I have healed myself. I know I always have this ability at my disposal now, because it works, and knowing this means the rest of the strategies in Wayne’s book will also work for me too, not that I sought any proof actually. I have been saying I AM perfect health, I am happy, I  am content, I am peaceful, I am writing, I am wealthy and everything else he recommends and some of my other wishes are starting to be fulfilled too, little daily miracles. I now expect them and I AM grateful.

I heartily recommend this book and there’s never any substitution for doing the work. I have finished the book and propose to read it again, take notes, do some more practice and you will be hearing more from me on this topic, for sure. Oh, and I forget to mention that throughout the two weeks I have also been doing the meditations he recommends as well.   I have always intended to be a daily meditator. This lovely CD makes it pleasurable and possible and a habit is already taking hold as I look forward to the twenty or forty peaceful minutes once or twice a day and sometimes I just choose to listen at bedtime too whilst saying my I AMs. Thanks, Wayne.

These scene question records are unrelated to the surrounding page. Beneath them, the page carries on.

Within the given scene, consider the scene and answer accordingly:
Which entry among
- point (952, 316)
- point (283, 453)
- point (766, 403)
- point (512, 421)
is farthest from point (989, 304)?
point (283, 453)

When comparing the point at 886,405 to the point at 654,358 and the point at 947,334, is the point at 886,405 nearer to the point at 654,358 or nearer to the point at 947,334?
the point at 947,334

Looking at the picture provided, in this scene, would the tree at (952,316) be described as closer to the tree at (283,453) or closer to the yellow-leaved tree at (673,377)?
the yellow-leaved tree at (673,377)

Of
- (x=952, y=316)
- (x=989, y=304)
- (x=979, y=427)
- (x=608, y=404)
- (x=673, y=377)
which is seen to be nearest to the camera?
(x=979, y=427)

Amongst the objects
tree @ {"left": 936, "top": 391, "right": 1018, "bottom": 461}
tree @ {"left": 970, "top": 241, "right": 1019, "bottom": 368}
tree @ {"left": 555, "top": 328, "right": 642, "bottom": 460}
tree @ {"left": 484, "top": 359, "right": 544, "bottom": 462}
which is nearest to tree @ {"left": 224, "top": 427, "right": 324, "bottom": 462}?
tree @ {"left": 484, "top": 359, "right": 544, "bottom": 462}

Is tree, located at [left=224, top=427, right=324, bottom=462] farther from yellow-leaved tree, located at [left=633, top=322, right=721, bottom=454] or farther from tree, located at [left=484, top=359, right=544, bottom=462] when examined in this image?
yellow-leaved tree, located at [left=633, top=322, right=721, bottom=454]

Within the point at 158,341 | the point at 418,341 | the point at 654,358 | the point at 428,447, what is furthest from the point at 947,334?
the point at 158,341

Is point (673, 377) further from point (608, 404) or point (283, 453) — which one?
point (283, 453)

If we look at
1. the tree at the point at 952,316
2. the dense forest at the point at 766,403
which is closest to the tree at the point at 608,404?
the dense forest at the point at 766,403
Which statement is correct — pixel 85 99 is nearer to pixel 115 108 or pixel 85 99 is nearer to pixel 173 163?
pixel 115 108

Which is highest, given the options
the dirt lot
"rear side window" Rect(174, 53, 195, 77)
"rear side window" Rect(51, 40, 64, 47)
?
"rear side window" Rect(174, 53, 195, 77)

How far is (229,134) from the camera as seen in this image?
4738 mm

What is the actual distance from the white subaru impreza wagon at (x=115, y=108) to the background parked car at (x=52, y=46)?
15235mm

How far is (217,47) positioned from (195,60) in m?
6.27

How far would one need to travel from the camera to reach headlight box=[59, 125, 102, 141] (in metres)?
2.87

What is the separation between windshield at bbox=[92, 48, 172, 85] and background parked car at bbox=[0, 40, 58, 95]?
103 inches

PS Ooh! Almost forgot the icing on the cake. When I was telling this story to my spooky pal Sharon on Friday night she suddenly exclaimed that she could see my aura. When I asked what colour it was she said green. When I asked what that meant she said “healing”! As I continued to talk to her and another pal about my healing myself story, Sharon said that every time I said I AM Healed with increasing certainty and power the green aura got bigger and bigger. As if I needed any more proof…but it was fun to play with my newly discovered healing ability and to have her see a visual representation of my certainty in my self-healing.